Written exercise> Please present the listing from the line with "Looking at the scene, of" up to and including the line with "3.64 metres" as a numbered list, leaving out blank lines.

(Source data)
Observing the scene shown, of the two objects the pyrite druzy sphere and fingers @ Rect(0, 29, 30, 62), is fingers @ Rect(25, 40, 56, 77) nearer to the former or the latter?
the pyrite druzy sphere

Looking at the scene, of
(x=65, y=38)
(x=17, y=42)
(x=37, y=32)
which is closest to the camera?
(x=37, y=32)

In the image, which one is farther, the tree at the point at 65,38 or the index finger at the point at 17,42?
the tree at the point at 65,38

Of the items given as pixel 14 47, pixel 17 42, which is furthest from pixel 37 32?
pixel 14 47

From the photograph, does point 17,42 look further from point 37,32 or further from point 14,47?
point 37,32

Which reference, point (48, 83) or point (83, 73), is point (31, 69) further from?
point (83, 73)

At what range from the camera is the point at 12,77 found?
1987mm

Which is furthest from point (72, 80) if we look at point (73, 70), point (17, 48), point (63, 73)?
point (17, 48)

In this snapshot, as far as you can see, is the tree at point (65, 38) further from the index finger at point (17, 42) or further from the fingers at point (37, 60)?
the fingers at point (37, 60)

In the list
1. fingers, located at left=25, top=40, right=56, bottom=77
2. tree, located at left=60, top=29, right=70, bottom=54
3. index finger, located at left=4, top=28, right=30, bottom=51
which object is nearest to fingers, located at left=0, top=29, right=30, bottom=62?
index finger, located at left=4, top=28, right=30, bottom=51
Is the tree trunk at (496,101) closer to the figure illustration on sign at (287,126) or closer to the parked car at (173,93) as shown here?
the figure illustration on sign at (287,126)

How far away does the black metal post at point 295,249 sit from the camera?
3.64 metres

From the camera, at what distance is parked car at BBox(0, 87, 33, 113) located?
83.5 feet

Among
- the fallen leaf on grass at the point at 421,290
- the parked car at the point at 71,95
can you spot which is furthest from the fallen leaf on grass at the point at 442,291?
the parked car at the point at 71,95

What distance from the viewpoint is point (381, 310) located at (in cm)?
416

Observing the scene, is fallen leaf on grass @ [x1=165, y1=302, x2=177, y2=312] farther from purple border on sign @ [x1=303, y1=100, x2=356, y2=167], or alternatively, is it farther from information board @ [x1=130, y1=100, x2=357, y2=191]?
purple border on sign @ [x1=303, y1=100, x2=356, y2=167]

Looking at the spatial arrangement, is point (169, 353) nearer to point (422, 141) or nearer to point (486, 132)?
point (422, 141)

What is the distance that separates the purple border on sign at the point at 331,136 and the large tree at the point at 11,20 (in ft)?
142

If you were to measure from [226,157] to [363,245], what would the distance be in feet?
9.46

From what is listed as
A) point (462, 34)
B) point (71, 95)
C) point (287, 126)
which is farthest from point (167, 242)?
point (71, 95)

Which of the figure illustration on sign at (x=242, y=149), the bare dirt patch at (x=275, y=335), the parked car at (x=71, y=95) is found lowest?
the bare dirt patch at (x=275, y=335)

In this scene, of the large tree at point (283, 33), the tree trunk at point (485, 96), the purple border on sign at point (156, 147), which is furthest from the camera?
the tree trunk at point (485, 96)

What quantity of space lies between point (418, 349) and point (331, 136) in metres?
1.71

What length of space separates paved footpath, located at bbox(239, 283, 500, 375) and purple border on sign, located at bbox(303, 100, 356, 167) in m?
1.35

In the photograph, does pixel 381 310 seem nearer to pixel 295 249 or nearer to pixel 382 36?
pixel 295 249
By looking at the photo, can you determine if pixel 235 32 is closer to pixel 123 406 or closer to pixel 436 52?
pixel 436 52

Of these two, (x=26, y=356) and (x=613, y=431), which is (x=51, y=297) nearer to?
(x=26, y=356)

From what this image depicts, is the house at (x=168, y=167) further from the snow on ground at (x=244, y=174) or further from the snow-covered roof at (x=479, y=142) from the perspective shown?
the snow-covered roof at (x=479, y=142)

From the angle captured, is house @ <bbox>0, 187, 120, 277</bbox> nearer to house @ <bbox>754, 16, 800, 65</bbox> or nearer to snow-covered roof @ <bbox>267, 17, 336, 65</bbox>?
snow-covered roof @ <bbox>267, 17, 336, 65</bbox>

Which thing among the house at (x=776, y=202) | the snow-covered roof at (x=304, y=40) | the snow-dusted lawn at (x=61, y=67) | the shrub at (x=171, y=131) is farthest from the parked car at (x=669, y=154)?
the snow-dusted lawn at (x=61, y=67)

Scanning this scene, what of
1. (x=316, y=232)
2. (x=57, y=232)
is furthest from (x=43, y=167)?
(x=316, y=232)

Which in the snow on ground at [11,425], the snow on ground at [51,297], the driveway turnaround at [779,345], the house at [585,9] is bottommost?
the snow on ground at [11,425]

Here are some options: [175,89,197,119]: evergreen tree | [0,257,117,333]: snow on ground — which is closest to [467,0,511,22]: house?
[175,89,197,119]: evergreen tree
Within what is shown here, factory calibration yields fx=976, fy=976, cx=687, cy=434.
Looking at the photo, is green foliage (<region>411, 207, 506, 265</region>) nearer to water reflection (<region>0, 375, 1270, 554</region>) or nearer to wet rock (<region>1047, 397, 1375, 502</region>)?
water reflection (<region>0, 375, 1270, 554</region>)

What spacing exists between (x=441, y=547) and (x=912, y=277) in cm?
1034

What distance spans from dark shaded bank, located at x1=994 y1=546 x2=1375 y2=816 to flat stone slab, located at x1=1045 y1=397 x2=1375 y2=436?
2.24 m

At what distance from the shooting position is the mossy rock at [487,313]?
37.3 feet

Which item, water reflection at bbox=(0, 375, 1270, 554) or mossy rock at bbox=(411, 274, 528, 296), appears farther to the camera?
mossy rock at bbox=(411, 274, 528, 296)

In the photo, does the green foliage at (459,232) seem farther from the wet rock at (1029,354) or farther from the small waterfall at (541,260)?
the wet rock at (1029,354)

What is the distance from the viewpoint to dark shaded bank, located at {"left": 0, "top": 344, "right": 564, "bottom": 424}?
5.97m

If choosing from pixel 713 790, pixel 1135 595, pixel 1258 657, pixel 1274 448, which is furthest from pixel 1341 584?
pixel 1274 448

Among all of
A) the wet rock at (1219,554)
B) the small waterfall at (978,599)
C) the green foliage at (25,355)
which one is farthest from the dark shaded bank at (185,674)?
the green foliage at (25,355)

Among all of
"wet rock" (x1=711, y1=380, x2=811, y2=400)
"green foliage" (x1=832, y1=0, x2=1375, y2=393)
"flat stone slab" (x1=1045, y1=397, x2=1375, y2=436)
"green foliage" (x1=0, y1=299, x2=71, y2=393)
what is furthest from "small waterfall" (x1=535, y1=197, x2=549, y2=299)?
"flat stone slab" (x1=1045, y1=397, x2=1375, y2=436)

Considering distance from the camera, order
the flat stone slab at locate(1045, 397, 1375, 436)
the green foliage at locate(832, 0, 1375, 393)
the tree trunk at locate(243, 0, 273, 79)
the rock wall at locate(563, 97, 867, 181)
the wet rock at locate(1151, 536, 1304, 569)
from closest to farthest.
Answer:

The output>
1. Looking at the scene, of
2. (x=65, y=38)
3. (x=17, y=42)
4. (x=37, y=32)
5. which is closest to the camera?
6. (x=37, y=32)
7. In the image, which one is farther, the tree at the point at 65,38 or the index finger at the point at 17,42?
8. the tree at the point at 65,38
9. Of the items given as pixel 14 47, pixel 17 42, which is furthest from pixel 37 32?
10. pixel 14 47
11. From the photograph, does point 17,42 look further from point 37,32 or further from point 14,47?
12. point 37,32
13. Which reference, point (48, 83) or point (83, 73), is point (31, 69) further from?
14. point (83, 73)
15. At what range from the camera is the point at 12,77 found?
16. 1987mm
17. Which is furthest from point (72, 80) if we look at point (73, 70), point (17, 48), point (63, 73)?
18. point (17, 48)
19. In this snapshot, as far as you can see, is the tree at point (65, 38) further from the index finger at point (17, 42) or further from the fingers at point (37, 60)?
20. the fingers at point (37, 60)
21. In the list
22. 1. fingers, located at left=25, top=40, right=56, bottom=77
23. 2. tree, located at left=60, top=29, right=70, bottom=54
24. 3. index finger, located at left=4, top=28, right=30, bottom=51
25. which object is nearest to fingers, located at left=0, top=29, right=30, bottom=62?
26. index finger, located at left=4, top=28, right=30, bottom=51
27. Is the tree trunk at (496,101) closer to the figure illustration on sign at (287,126) or closer to the parked car at (173,93) as shown here?
28. the figure illustration on sign at (287,126)
29. How far away does the black metal post at point 295,249 sit from the camera?
30. 3.64 metres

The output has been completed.